• Requirement: Can you recast everything from the start of the data down through the line containing "the street vendor cart <" as a Markdown table with columns named Row and Entry, giving each line a row number and leaving out blank lines?
※
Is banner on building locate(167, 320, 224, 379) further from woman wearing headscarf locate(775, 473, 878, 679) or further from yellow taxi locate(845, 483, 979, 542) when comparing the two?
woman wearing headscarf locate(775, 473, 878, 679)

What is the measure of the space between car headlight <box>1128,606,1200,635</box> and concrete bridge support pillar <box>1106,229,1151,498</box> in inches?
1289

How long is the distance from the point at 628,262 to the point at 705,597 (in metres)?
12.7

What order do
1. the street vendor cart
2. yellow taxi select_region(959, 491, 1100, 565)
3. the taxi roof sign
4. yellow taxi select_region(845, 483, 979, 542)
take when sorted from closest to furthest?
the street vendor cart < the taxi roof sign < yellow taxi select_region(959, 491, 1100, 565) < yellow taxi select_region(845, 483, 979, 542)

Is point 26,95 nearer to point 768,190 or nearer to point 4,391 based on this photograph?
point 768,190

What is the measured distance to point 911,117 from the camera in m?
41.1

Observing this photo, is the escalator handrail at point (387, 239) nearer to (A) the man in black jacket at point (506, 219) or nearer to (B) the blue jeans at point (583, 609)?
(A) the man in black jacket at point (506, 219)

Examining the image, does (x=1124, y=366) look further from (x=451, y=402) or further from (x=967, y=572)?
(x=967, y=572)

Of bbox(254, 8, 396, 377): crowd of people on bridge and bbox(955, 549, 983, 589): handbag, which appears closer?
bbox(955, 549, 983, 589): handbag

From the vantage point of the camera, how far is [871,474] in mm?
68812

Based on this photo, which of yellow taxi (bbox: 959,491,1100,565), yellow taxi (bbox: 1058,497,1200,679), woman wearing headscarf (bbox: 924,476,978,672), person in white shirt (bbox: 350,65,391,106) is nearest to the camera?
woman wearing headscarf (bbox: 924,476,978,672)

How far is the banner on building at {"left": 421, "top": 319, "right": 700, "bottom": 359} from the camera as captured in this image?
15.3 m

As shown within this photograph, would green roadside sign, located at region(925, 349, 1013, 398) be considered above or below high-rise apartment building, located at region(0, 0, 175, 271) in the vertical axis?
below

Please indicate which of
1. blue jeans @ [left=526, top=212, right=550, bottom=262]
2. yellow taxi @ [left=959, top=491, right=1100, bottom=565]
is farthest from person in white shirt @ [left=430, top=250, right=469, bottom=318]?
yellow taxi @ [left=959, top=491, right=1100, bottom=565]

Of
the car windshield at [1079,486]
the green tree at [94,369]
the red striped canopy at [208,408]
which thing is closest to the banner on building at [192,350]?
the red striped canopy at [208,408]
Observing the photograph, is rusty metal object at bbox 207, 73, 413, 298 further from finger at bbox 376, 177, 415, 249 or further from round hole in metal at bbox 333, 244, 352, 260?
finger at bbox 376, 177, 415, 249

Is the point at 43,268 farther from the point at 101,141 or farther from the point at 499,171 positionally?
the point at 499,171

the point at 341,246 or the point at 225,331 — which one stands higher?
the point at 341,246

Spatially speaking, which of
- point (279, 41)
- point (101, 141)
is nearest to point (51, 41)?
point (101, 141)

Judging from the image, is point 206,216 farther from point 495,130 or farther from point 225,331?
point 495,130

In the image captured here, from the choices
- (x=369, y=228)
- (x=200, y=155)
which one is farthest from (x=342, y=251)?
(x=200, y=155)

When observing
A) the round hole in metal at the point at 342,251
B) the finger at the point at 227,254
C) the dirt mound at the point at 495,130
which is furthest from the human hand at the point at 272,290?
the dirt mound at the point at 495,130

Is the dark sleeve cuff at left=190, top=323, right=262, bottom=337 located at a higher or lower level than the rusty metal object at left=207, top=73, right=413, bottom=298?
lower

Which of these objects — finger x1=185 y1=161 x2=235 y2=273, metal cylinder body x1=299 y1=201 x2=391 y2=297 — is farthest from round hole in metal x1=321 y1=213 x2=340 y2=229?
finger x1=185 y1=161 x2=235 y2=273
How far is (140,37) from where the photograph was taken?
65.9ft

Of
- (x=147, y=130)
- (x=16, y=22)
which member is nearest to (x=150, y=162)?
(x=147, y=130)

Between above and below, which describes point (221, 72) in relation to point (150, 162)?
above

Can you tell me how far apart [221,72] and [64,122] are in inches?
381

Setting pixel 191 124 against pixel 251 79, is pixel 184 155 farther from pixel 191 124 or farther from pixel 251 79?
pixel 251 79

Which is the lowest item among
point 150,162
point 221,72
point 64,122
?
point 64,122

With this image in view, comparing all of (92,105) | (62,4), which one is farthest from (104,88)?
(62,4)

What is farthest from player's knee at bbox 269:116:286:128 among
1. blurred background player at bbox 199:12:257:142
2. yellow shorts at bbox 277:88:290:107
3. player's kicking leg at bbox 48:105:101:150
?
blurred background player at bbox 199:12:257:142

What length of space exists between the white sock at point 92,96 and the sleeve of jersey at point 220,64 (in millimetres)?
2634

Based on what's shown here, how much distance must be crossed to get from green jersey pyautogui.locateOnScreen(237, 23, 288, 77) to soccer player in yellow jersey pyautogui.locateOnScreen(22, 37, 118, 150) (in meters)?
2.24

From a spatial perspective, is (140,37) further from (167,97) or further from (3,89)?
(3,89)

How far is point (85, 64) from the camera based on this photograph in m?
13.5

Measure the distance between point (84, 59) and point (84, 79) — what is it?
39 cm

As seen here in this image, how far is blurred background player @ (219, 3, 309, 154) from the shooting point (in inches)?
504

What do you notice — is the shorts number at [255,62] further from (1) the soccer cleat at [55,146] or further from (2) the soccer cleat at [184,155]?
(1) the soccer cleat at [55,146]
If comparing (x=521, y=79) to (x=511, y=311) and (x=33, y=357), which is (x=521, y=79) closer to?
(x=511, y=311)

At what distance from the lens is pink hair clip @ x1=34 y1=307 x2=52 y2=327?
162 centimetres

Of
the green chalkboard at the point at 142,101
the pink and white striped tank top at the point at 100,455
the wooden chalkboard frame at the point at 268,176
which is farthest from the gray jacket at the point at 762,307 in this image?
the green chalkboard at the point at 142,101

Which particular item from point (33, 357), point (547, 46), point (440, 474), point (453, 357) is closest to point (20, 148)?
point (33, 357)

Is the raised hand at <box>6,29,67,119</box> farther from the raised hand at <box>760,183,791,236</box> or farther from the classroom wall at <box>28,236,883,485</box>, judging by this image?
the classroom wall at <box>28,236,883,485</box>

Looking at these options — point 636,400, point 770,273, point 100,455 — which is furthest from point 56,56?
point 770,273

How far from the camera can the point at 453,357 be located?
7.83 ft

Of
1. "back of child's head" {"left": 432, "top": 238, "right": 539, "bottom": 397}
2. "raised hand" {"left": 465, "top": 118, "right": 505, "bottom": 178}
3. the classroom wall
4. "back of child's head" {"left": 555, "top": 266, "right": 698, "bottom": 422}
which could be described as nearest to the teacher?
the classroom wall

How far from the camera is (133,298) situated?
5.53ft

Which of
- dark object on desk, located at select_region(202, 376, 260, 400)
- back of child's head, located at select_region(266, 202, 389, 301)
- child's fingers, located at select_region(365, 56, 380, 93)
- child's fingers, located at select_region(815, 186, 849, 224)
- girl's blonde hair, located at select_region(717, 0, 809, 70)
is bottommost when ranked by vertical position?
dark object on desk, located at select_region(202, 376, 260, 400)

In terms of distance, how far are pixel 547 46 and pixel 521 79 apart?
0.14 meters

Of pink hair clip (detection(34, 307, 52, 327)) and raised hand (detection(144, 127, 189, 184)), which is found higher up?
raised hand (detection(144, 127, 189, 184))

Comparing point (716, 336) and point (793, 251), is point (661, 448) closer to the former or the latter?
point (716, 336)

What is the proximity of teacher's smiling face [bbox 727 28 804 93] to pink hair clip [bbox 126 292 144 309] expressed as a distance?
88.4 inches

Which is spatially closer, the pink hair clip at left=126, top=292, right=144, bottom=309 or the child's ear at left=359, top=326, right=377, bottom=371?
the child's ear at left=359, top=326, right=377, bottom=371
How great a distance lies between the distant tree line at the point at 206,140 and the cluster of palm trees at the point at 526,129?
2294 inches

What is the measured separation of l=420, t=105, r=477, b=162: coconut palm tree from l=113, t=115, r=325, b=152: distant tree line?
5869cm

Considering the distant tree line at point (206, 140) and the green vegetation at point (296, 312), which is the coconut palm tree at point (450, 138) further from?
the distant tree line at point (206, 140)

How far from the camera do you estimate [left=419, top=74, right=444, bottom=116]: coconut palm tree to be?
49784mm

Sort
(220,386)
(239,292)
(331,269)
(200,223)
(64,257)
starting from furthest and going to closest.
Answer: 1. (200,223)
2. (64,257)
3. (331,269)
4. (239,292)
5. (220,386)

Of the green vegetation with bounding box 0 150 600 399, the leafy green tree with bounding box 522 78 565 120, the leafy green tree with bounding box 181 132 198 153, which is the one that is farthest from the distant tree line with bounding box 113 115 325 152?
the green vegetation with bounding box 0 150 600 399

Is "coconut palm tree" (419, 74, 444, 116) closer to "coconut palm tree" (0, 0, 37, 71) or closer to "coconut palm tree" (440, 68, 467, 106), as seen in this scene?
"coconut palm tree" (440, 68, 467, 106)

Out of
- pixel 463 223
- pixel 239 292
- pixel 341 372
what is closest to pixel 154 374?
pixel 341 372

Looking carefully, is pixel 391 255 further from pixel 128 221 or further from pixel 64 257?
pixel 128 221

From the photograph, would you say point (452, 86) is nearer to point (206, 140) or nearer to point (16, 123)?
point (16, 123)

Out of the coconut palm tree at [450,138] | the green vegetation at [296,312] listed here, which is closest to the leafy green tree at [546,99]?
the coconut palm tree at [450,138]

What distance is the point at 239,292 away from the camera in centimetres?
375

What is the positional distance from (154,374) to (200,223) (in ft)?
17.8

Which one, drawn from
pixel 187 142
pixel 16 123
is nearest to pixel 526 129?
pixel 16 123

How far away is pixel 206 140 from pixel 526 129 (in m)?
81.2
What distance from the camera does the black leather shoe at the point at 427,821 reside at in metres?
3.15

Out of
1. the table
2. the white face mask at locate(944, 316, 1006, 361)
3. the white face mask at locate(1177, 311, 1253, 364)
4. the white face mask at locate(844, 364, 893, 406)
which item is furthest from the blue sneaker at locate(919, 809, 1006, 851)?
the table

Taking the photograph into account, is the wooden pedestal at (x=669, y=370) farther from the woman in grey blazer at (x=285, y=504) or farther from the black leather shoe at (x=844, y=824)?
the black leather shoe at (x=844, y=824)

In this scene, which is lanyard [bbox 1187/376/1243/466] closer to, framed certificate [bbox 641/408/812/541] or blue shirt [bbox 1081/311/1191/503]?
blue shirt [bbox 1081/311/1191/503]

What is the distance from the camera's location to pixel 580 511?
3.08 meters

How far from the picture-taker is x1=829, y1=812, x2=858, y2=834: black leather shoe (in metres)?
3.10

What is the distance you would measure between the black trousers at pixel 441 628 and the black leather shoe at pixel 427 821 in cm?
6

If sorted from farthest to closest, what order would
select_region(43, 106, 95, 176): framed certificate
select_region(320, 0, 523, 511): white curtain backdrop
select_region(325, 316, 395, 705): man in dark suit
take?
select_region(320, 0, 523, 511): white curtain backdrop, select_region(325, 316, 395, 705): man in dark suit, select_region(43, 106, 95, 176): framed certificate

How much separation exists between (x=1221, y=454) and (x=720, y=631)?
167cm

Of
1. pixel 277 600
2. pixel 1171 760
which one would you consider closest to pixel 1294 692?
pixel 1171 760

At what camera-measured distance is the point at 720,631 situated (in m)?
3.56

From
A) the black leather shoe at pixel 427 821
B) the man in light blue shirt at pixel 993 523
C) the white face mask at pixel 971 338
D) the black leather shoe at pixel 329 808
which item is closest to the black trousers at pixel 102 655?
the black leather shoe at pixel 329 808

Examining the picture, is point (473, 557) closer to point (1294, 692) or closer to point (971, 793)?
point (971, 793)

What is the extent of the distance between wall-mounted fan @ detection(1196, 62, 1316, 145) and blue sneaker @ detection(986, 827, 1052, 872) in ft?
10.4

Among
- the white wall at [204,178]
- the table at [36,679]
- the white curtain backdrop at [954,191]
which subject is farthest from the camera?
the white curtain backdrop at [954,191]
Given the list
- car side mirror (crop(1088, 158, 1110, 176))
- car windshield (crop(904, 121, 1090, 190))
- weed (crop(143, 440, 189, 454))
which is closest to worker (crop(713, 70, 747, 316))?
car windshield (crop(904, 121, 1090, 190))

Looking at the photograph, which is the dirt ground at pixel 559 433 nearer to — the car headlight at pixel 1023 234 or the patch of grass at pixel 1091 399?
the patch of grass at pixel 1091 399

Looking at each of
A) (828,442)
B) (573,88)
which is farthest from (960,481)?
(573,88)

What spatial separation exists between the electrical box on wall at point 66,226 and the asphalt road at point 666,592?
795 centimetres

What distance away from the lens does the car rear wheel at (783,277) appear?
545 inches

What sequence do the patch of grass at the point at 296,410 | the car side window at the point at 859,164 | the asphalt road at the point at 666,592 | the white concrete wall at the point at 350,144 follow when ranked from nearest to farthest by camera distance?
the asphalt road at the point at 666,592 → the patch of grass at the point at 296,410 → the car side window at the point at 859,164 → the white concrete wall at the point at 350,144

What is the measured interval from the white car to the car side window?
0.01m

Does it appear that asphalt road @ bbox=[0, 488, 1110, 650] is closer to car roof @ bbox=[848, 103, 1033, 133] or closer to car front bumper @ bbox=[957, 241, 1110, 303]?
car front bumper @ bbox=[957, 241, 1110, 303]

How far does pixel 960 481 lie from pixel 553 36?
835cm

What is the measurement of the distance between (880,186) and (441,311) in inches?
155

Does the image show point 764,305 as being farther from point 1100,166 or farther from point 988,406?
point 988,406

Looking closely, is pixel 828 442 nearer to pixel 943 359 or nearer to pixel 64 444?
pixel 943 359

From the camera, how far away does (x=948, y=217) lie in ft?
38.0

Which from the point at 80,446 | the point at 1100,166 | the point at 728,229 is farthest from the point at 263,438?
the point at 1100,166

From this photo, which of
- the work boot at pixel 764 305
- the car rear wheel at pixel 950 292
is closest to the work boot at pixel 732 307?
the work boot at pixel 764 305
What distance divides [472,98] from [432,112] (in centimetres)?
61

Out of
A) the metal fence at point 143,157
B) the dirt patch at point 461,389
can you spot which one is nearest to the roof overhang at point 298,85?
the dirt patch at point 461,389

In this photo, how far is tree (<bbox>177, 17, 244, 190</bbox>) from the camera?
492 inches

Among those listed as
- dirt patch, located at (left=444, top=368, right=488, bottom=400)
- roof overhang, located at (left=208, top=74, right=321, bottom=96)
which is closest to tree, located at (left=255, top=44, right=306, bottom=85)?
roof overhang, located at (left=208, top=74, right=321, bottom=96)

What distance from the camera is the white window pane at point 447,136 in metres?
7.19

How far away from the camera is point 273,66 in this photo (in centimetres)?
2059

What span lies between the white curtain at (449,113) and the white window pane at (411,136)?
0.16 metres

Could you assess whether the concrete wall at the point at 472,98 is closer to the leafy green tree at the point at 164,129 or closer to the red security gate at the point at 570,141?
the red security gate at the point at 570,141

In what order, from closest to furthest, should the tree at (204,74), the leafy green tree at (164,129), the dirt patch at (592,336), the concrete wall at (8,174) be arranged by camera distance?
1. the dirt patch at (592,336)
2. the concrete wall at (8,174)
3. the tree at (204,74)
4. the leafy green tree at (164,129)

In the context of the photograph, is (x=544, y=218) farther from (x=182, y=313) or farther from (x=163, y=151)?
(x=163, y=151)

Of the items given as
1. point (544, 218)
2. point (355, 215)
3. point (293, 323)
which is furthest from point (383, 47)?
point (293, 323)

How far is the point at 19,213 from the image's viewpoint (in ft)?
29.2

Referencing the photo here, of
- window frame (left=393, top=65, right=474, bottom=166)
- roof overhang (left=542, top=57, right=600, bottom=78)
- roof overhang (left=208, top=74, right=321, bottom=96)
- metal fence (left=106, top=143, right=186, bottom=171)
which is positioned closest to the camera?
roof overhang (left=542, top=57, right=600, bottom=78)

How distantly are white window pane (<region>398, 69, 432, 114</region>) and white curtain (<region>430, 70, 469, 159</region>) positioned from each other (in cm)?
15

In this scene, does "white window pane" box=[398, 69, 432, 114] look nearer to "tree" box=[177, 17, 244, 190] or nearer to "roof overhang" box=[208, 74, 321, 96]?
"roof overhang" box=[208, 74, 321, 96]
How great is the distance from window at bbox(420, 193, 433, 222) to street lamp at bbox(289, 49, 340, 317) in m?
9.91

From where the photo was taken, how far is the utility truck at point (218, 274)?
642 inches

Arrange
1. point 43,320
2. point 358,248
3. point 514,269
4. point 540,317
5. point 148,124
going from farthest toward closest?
※
• Solution:
| Row | Entry |
|---|---|
| 1 | Is banner on building locate(167, 320, 224, 379) further from woman wearing headscarf locate(775, 473, 878, 679) or further from yellow taxi locate(845, 483, 979, 542) when comparing the two? |
| 2 | woman wearing headscarf locate(775, 473, 878, 679) |
| 3 | What is the measure of the space between car headlight <box>1128,606,1200,635</box> and concrete bridge support pillar <box>1106,229,1151,498</box> in inches? |
| 4 | 1289 |
| 5 | How long is the distance from the point at 628,262 to the point at 705,597 (in metres)? |
| 6 | 12.7 |
| 7 | What order do |
| 8 | 1. the street vendor cart |
| 9 | 2. yellow taxi select_region(959, 491, 1100, 565) |
| 10 | 3. the taxi roof sign |
| 11 | 4. yellow taxi select_region(845, 483, 979, 542) |
| 12 | take when sorted from closest to furthest? |
| 13 | the street vendor cart < the taxi roof sign < yellow taxi select_region(959, 491, 1100, 565) < yellow taxi select_region(845, 483, 979, 542) |